Insofar as Gemini has a central narrative, it's about the sexual confusion of Francis Geminiani, a Harvard student at home in south Philadelphia during a school break. Into Francis' backyard - with a tent, no less - come his sometime girlfriend Judith and her brother Randy.

Francis keeps rebuffing Judith's sexual advances, and finally announces to her that he thinks he's gay. Moments later, Judith realizes that Francis is in love with straight Randy. She tells Randy - who's not shocked - and finally Francis and Randy try to make some sense of the situation. At the end of the play, Judith and Randy head back to Boston, leaving Francis to decide what course his life - and sexuality - will take.

Now, all of the stage time devoted to this story probably doesn't amount to, oh, 20 minutes. During the rest of the two hours, we meet the denizens of this south Philly venue, including Fran; Francis' earthy, macho father; Bunny, Fran's wacky, loud and vulgar neighbor; Herschel, Bunny's asthmatic, genius son; and Lucille, Fran's superstitious, food-picking lover.

We see a lot of eating, a birthday party gone bad, Bunny's abortive suicide attempt and Herschel's slightly more successful one.
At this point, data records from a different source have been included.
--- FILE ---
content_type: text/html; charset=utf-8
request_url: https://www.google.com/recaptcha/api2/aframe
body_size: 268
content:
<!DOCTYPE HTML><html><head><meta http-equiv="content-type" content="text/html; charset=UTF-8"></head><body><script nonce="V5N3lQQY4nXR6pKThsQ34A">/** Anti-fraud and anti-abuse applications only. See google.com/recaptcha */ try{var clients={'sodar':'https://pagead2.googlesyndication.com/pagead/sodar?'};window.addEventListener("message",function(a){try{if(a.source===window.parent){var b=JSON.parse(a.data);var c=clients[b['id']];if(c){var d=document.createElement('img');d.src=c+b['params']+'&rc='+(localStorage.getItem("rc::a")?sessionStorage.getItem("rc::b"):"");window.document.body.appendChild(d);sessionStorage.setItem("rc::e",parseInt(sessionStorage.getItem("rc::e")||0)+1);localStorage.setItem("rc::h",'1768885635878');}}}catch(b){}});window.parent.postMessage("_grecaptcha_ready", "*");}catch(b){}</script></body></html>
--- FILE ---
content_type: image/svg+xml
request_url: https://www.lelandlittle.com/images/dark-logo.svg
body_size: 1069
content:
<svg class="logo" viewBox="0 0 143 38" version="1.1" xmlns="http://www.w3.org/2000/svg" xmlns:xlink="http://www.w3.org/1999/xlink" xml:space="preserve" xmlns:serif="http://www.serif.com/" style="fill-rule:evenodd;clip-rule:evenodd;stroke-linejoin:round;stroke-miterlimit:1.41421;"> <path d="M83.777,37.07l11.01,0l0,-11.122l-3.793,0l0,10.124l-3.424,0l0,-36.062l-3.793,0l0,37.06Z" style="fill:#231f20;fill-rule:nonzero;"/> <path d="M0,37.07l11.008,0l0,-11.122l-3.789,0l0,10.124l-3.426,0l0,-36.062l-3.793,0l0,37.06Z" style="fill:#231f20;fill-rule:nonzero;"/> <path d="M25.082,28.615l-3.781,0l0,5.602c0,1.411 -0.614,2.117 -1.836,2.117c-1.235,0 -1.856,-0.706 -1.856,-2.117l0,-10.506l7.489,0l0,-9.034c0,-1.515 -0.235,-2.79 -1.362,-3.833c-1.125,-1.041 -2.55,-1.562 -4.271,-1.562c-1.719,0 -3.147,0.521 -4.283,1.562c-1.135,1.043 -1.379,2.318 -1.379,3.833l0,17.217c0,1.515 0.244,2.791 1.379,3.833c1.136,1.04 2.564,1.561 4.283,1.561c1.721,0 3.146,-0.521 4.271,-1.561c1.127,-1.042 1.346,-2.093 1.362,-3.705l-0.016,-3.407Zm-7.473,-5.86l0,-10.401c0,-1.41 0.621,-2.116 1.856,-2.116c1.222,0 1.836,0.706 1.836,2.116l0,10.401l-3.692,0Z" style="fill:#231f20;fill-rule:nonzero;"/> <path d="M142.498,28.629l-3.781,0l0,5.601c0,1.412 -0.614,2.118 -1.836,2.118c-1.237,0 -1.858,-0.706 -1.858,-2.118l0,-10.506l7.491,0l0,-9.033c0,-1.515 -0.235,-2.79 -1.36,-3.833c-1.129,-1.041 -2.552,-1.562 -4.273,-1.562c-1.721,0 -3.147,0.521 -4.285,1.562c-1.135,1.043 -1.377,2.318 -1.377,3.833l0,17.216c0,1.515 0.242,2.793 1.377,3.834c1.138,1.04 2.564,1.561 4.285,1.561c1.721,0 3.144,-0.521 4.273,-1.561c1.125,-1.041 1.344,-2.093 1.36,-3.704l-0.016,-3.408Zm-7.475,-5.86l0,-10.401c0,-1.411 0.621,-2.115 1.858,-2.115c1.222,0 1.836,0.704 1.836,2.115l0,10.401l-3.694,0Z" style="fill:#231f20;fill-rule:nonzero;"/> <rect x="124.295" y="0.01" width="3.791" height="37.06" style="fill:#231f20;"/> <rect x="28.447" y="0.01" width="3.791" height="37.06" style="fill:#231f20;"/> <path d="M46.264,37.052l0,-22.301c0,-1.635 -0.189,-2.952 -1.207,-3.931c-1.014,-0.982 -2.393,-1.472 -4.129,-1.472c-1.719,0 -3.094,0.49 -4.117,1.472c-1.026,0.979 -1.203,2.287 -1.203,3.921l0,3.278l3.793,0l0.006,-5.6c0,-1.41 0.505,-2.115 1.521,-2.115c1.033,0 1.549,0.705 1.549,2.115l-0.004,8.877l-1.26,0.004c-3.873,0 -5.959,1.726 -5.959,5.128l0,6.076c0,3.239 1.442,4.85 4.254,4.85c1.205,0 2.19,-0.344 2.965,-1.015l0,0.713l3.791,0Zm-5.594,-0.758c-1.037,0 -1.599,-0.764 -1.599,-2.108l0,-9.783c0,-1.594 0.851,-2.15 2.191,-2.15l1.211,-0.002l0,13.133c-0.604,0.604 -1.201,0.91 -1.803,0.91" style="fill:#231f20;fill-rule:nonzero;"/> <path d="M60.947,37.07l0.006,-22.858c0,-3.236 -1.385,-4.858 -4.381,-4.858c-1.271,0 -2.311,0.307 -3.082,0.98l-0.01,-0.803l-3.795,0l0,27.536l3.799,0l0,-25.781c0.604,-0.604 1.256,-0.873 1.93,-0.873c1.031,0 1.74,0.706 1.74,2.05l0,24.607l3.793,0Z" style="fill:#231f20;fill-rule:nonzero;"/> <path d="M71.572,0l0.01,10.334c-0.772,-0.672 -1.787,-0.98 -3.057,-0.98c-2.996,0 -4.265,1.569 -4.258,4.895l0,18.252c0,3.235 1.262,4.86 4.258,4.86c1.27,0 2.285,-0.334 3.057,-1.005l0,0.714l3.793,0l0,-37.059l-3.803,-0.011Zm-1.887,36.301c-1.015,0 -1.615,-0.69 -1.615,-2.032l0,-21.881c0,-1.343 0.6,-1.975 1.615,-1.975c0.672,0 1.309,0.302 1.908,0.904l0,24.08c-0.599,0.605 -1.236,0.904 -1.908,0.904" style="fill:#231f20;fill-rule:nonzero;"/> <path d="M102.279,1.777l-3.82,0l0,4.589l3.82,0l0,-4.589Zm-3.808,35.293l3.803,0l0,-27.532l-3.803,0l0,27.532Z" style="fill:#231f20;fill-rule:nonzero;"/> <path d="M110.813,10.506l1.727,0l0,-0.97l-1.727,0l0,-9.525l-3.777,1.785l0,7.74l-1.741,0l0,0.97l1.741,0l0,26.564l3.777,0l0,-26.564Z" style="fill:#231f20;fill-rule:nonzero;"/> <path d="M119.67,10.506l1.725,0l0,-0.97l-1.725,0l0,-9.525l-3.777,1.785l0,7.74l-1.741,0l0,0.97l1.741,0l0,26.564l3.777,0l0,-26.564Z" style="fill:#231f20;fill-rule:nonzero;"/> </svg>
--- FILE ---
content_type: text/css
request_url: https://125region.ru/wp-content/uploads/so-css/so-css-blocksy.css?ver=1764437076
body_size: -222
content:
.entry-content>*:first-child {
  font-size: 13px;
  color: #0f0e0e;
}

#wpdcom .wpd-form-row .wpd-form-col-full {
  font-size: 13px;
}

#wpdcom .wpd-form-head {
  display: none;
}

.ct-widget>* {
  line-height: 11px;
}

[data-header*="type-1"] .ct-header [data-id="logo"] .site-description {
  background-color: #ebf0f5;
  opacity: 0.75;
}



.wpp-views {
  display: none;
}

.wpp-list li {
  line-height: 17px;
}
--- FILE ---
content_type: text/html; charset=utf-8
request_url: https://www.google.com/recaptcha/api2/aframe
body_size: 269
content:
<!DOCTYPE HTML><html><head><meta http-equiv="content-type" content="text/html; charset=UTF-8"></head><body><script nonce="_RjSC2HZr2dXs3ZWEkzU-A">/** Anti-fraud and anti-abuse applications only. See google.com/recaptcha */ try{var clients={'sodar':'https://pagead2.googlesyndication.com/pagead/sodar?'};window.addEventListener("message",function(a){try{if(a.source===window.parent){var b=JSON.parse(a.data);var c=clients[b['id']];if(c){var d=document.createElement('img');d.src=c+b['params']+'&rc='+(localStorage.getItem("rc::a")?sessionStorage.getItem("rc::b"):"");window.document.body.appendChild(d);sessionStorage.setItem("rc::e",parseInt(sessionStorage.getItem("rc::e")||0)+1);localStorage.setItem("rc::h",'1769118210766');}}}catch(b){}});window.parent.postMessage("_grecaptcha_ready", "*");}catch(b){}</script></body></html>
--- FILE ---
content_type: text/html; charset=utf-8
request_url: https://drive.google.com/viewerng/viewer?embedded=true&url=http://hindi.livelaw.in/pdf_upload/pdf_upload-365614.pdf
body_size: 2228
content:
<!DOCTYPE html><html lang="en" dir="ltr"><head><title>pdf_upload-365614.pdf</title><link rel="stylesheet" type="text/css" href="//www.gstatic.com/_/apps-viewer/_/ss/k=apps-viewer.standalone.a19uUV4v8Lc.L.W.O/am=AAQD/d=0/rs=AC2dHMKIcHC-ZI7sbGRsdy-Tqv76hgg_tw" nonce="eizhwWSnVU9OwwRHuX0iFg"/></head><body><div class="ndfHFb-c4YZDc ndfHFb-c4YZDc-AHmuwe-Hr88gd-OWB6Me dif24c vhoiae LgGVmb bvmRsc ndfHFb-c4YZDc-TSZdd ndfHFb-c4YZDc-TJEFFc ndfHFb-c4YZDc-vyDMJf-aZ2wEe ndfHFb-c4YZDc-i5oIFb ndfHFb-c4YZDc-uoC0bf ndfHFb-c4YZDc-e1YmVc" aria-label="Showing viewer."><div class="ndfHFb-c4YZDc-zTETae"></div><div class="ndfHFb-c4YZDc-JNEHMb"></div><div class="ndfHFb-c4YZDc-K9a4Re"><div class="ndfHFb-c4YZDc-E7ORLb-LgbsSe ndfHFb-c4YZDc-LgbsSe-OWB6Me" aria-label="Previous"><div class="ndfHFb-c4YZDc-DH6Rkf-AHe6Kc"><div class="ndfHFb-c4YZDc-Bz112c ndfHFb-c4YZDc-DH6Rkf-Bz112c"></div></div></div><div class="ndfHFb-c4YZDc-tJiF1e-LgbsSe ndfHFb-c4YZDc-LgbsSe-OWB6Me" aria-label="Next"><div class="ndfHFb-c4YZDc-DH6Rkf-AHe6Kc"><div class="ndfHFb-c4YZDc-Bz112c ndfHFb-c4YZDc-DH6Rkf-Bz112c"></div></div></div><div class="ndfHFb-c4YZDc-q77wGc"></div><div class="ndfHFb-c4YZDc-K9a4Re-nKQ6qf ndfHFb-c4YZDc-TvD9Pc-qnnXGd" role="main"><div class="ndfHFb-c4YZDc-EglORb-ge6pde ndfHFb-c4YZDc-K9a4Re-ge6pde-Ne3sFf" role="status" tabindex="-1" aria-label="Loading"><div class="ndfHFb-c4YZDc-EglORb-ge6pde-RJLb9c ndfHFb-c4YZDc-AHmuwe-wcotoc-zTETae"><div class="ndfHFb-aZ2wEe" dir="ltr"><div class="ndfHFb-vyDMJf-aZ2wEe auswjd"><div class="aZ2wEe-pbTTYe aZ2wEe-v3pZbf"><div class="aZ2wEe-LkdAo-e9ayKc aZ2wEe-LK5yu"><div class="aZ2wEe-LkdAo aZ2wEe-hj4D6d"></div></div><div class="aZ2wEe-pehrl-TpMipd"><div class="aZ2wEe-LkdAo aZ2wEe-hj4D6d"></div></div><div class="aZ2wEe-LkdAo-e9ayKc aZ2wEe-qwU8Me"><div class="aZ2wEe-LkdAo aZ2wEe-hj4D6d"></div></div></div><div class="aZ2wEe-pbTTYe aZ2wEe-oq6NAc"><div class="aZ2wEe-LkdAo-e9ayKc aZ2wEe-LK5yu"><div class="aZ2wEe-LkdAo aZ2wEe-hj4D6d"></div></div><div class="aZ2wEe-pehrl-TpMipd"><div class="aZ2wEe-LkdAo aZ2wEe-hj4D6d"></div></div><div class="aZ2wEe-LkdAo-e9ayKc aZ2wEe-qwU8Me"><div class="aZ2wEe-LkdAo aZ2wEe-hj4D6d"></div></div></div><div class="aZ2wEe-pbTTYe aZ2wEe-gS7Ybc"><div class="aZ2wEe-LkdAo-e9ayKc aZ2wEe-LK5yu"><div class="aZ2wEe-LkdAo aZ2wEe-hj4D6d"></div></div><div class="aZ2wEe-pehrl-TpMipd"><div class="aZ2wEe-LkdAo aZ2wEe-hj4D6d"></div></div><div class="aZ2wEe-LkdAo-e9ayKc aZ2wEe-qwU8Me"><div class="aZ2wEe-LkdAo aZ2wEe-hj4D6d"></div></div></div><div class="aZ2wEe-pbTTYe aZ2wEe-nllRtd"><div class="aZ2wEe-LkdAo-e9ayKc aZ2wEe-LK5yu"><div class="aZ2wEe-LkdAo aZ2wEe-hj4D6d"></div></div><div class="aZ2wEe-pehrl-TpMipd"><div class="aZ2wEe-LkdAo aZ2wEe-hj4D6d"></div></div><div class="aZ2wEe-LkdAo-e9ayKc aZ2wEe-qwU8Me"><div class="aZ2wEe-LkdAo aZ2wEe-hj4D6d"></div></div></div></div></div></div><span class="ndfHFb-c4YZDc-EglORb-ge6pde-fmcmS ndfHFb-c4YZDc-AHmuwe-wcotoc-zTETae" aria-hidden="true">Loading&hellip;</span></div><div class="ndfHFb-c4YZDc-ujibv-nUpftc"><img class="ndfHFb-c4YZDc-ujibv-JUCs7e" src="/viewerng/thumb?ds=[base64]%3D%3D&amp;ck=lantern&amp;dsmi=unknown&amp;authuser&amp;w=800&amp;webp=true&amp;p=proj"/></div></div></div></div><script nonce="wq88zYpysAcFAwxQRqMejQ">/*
We find out about Bunny's lawsuit, Herschel's obsession with subways and trolleys, Lucille's daughter who's a dental technician, and son who's at Yale.

We should, in an ideal production, come away from the play with a sense of the life being expressed by all these characters - the intensity, the tenacity, the red-blooded, stubborn, noisy love of existence itself.

As it is, the only actor who gets this theme across is Zaput as Bunny. She's a gifted comic actor, but the very messiness of the whole production detracts from a role that should be uniquely slovenly. Still, she has her moments: When forcing Randy to grab her breasts, or shouting to heaven that she won her case, this is a woman whose approach to life is unmediated by reason.

If Zaput had found Bunny's pathos too - the pathos of a sexual being who has long gone without a partner - this might have been a successful portrayal, even in the midst of a lackluster production. As it is, we have to respect Bunny's vigor, even if we can't quite believe in her.

We can believe in Schabach, though. Her excellent performance is the best thing in Gemini: As Judith, she's every bit the intelligent Radcliffe student who can't figure out why her boyfriend's no longer interested; and once she does work it out, she's just as wounded and angry and confused as we'd expect. Sympathetic too is Derek Baxter as Herschel; asthmatic and epileptic, trying to survive in a household run by the unpredictable Bunny, he comes across with an unexpected dignity, even a tincture of heroism.

Finally, Wolf as Lucille just needs work on her timing. She looks and sounds like the Italian widow she's supposed to be, but too often she stands outside the prevailing rhythm of a scene. The fault may not be hers: The momentum of this production is so inconsistent, any actor would find it hard to know where to dive in. And since Lucille figures mostly as Fran's companion - and since Fran is so far from being the Italian earth-father that he's supposed to be - Wolf just may be the victim of an impossible situation.

At least the set is attractive. As designed by Trevor Keller, Richard Traylor and Khoury, it's a funky, fun construction representing the back of some attached row houses. Helen Parramore's costumes are fine in every case, and the lighting, also by Keller, Traylor and Khoury, is just right. I'm glad to see that Gypsy has been holding to a high standard of design recently. There was a time when it looked like that standard had been forgotten. Now, for several shows in a row, it's been faithfully respected.

Still, in the live theater, casting is destiny. Three terribly important roles fail to impress us here, and they nearly sink the whole production. Gypsy's a professional company, which means, among other things, that we expect top-notch acting in every one of its shows. Anything less than the best is going to cause trouble, time and again.

The result is an unpersuasive, third-rate Gemini.